D'innombrables coups de fils, de longues promenades nocturnes dans mon lit, des nuits blanches : Il y a des myriades de détails à ne pas perdre de vue...

Et voilà que le grand jour arrive : Le démontage démarre. Le lundi de Pentecôte, l'orgue a chanté une derniere fois au cours du culte du matin, et le dimanche prochain l'apside devra être vide. On se servira d'un piano éléctronique. Entre ces deux cultes, cinq jours de travail pour lesquels toute une bande d'amis se trouve déjà dans les starting blocks. Ce qui m'inquiète le plus, c'est l'installation éléctrique. Lundi après-midi, je veux voir avec Fritz, un ami éléctricien, comment préparer les choses – pour ne pas trop retarder les travaux en équipe du lendemain. En plus, nous avons déjà rempli la fourgonette d'outils et de matériaux d'emballage. Rien à faire : en un tour de main, le temple de Wängi ... se transforme déjà en atelier !

6  Quel  chantier  !

#### Exercice
D'après l'extrait sur le démontage de l'orgue, combien de jours de travail sont prévus entre les deux cultes ?

#### Données fournies

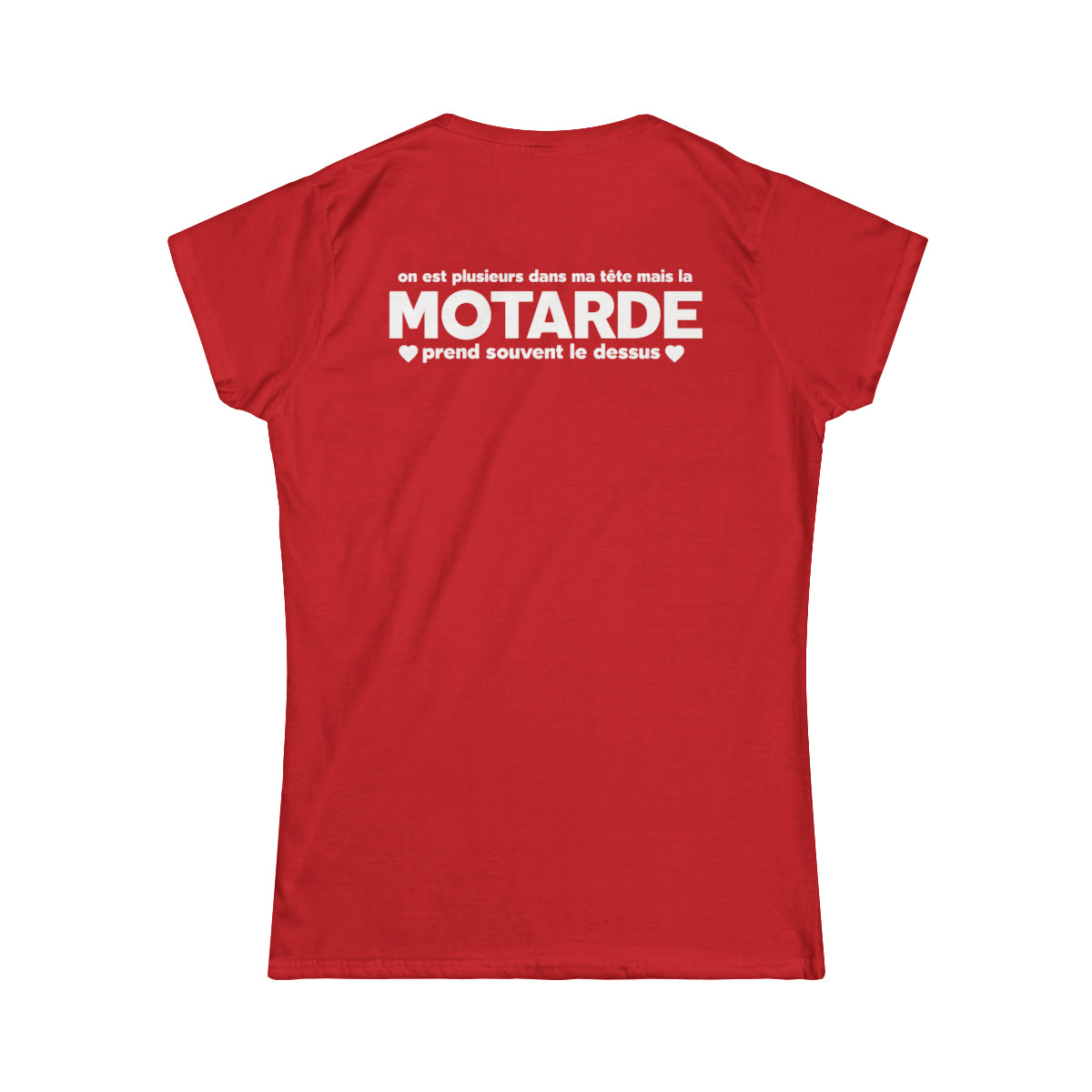 On est plusieurs dans ma tête mais la moto prend souvent le dessus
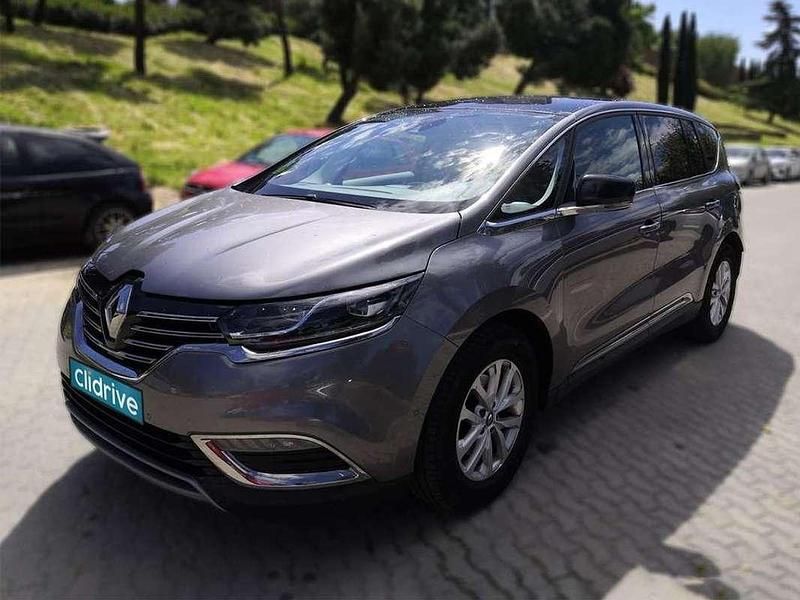 Usado Renault Espace Zen 131 CV (96 kW) 2016 Gris Monovolumen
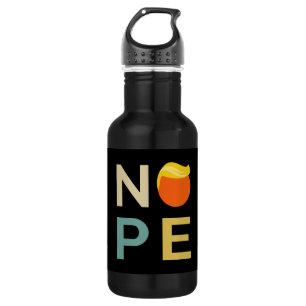Bouteille D'eau Anti-Trump - Nope Edition III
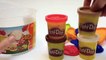 Play-doh Picnic Bucket Playset Cookie, Sandwich, Fruit Play Dough - Merry Christmas
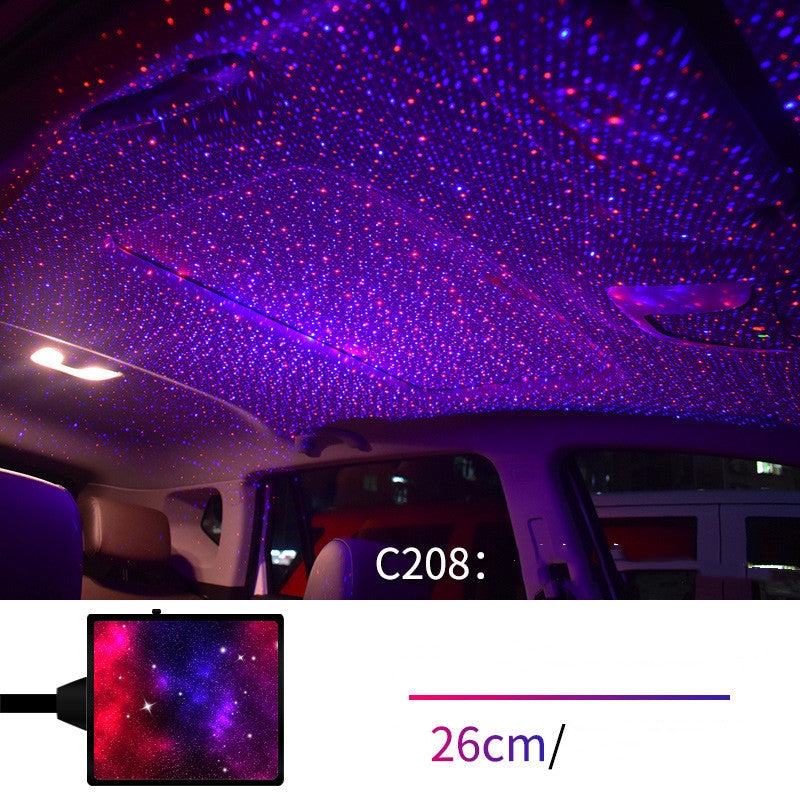 vroomtech™  Car roof Star Lights Interior Mini LED projector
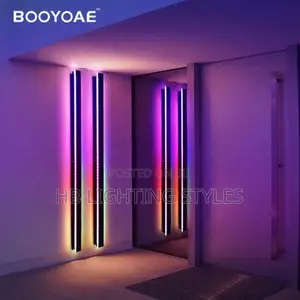 Modern Outdoor Porch Colored Light
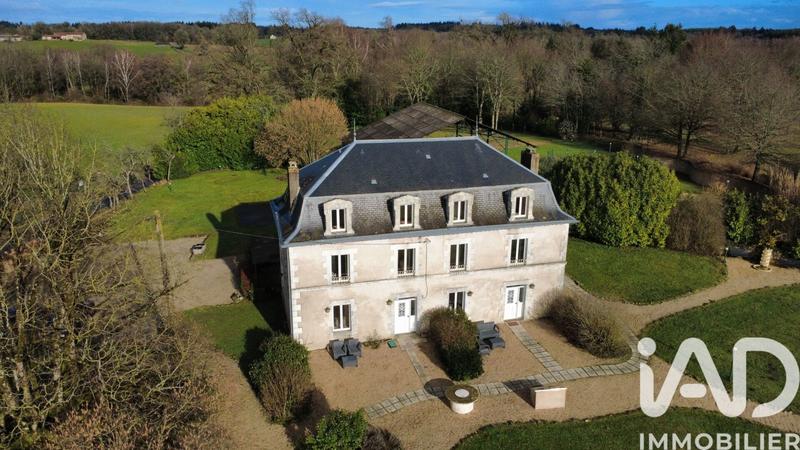 Maison de campagne - 340 m² - 17 pièces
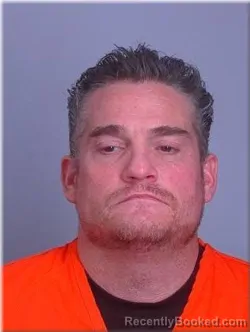 Booking photo from Sherburne County, Minnesota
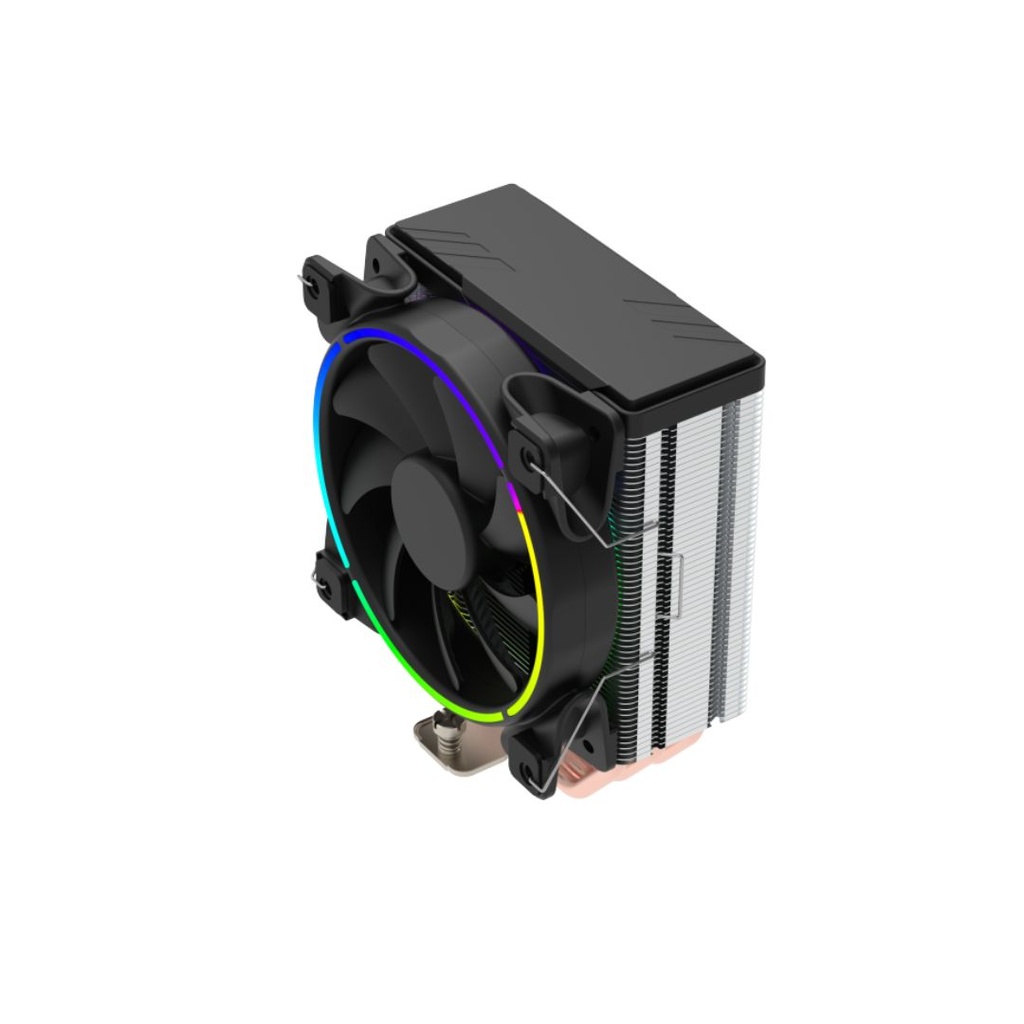 GameMax Gamma 500-Rainbow RGB CPU Cooling Fan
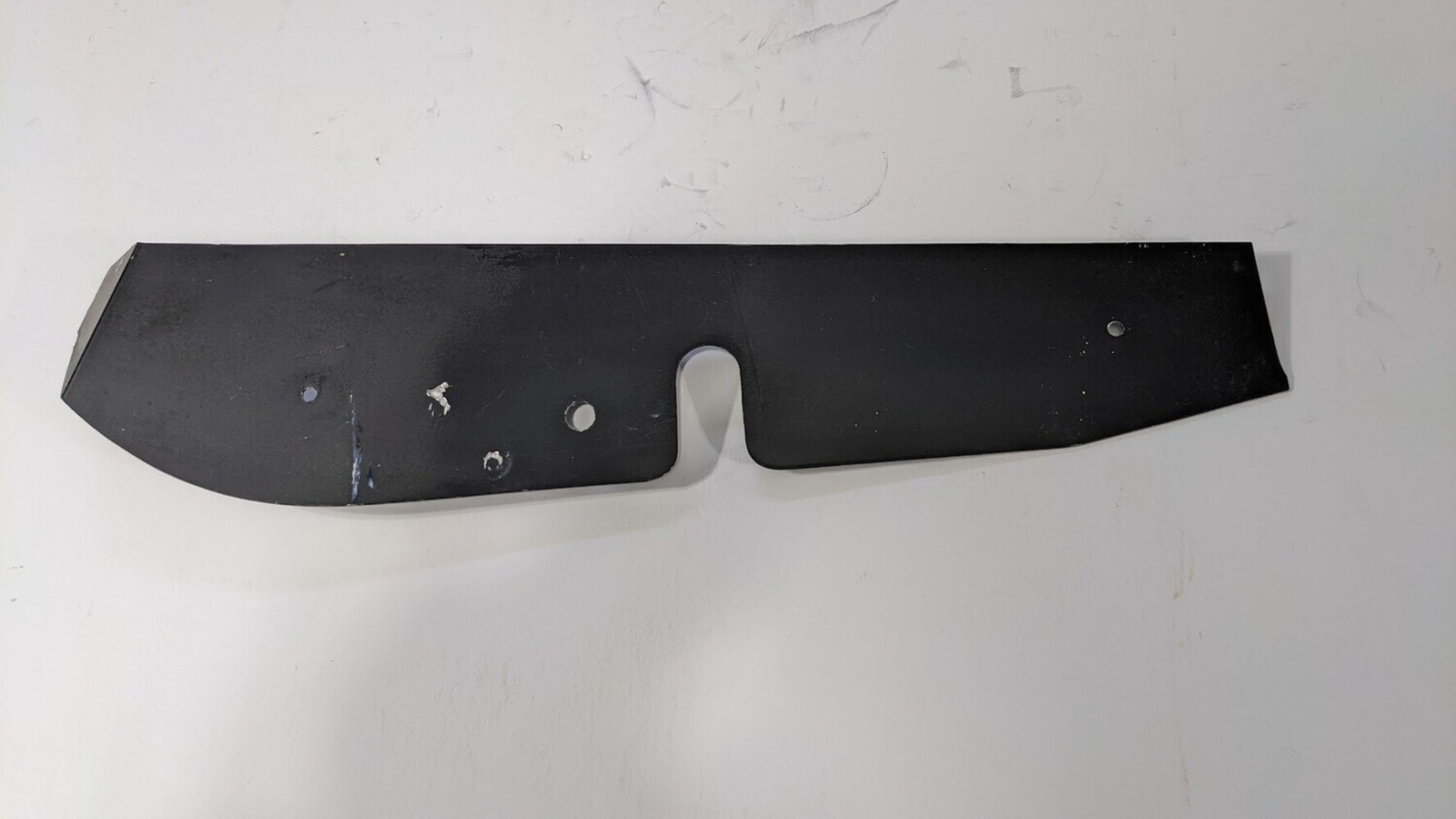 FERRARI 308 GTSi RIGHT DOOR HINGE COVER PLATE 60370103 RIPARO CERNIERE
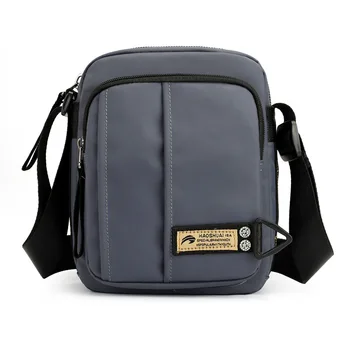 

Weysfor Men's Bag Messenger Bag Male Waterproof Nylon Camouflage Satchel Over the Shoulder Crossbody Bags Handbag Mini Briefcase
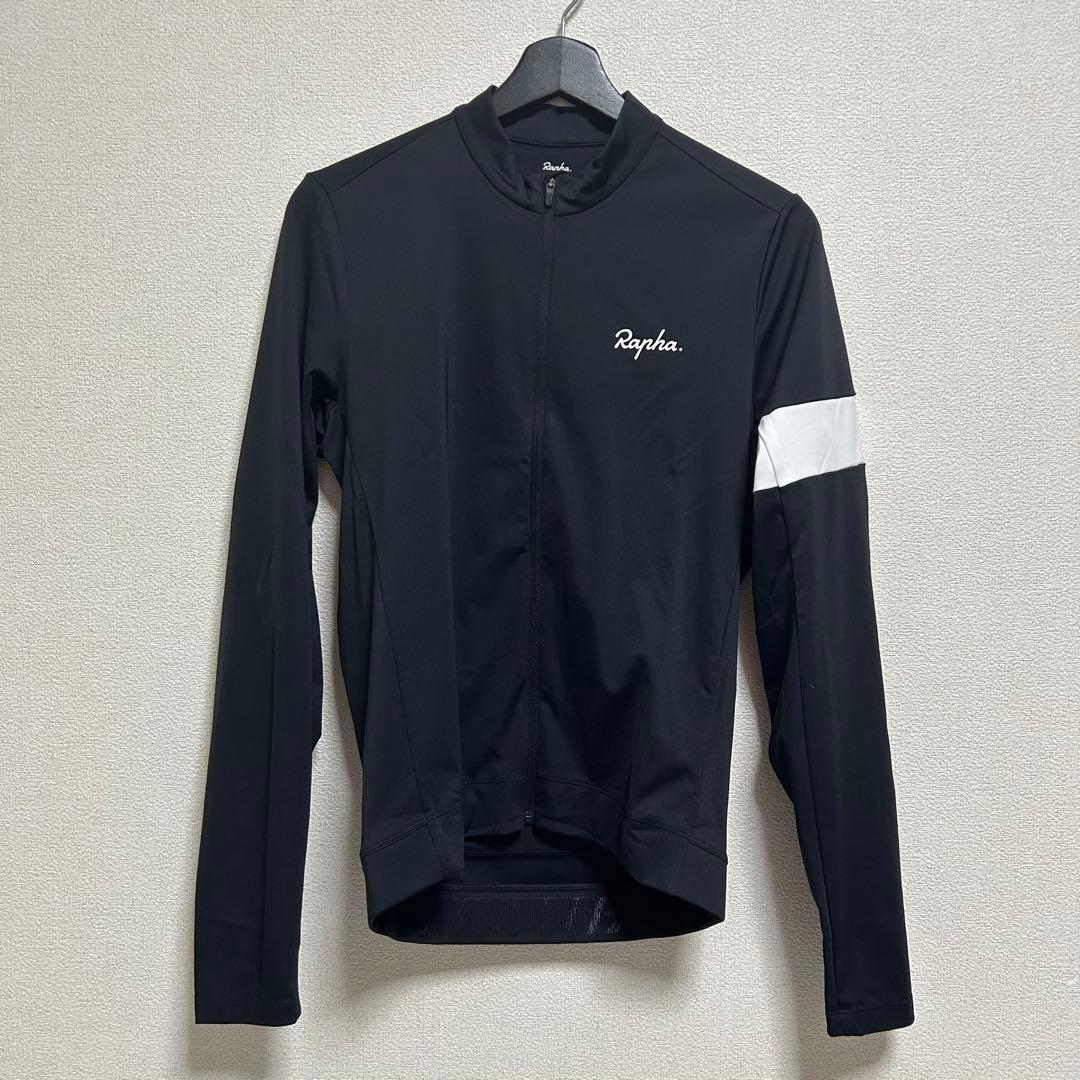 Rapha メンズ コア サーマル ロングスリーブジャージ Mサイズ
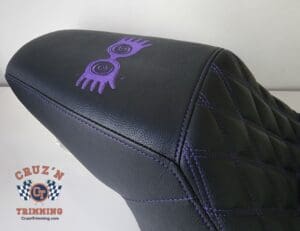 Super Glide Custom Motorcycle Seat 2
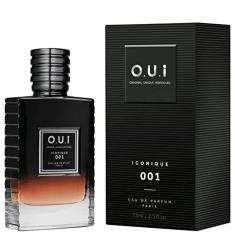 O.U.i Iconique 001- Eau de Parfum Masculino, 75ml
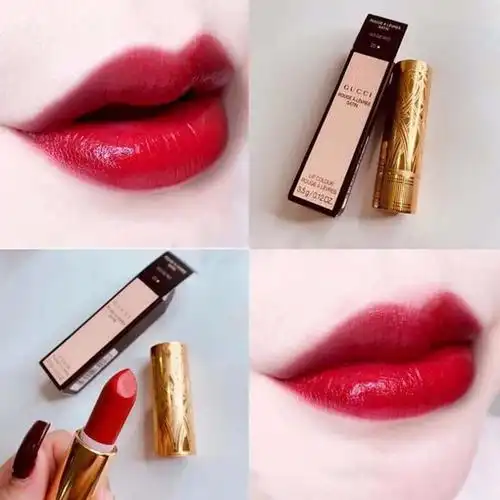 >【香港直邮】意大利 gucci 古驰金管25# goldie red 4.20-4.27特惠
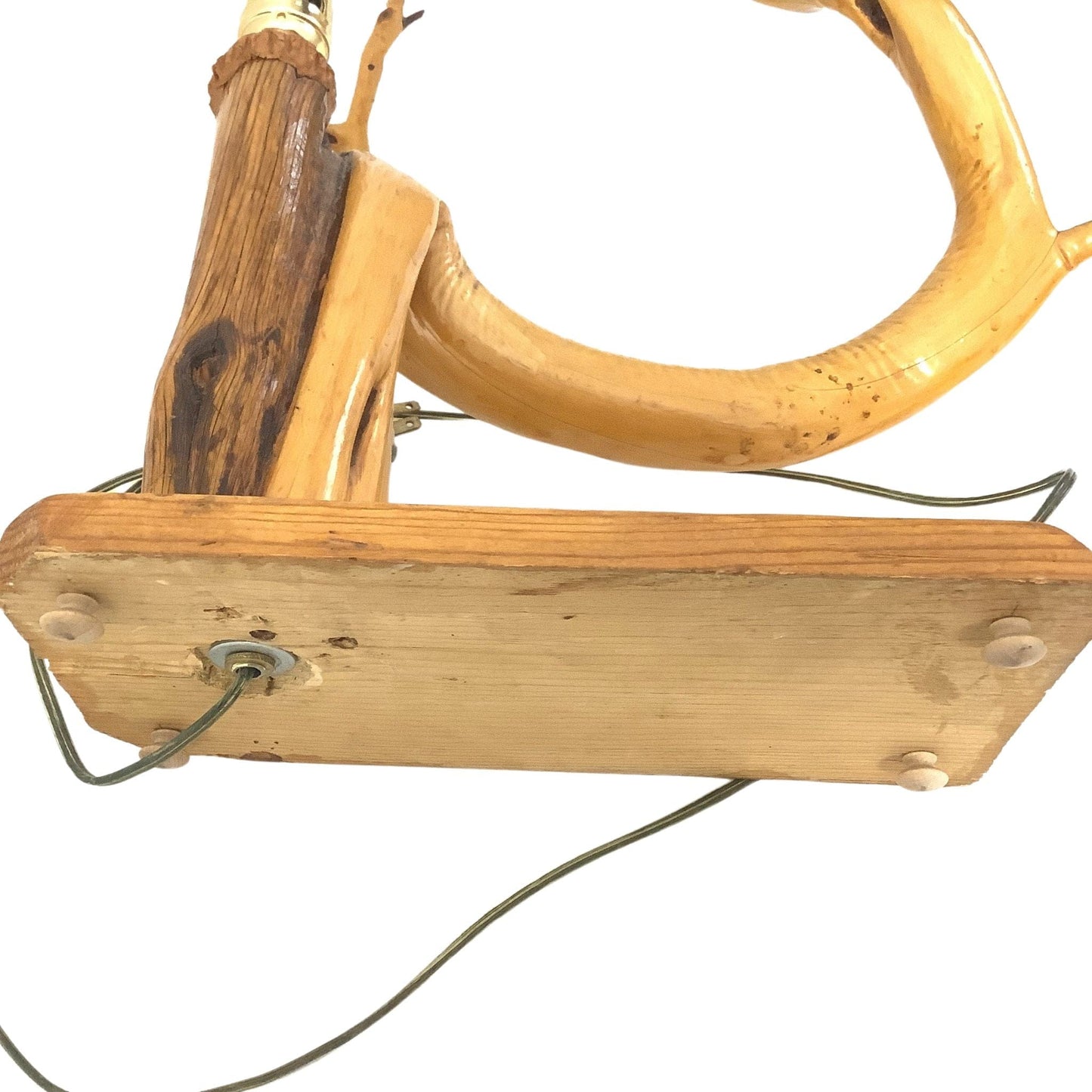 Vintage Tree Branch Lamp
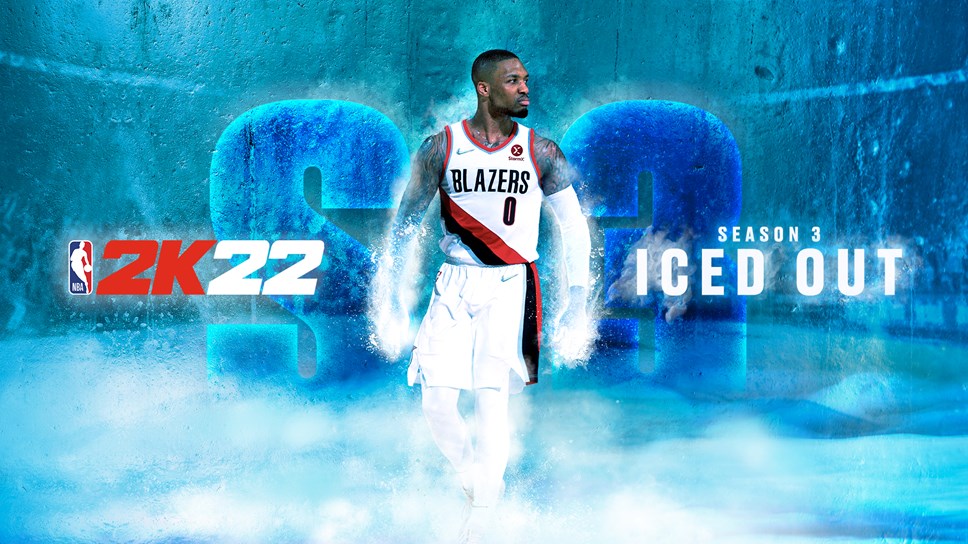 NBA 2K22 Season 3 Key Art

#### Corrigé
Cinq jours de travail.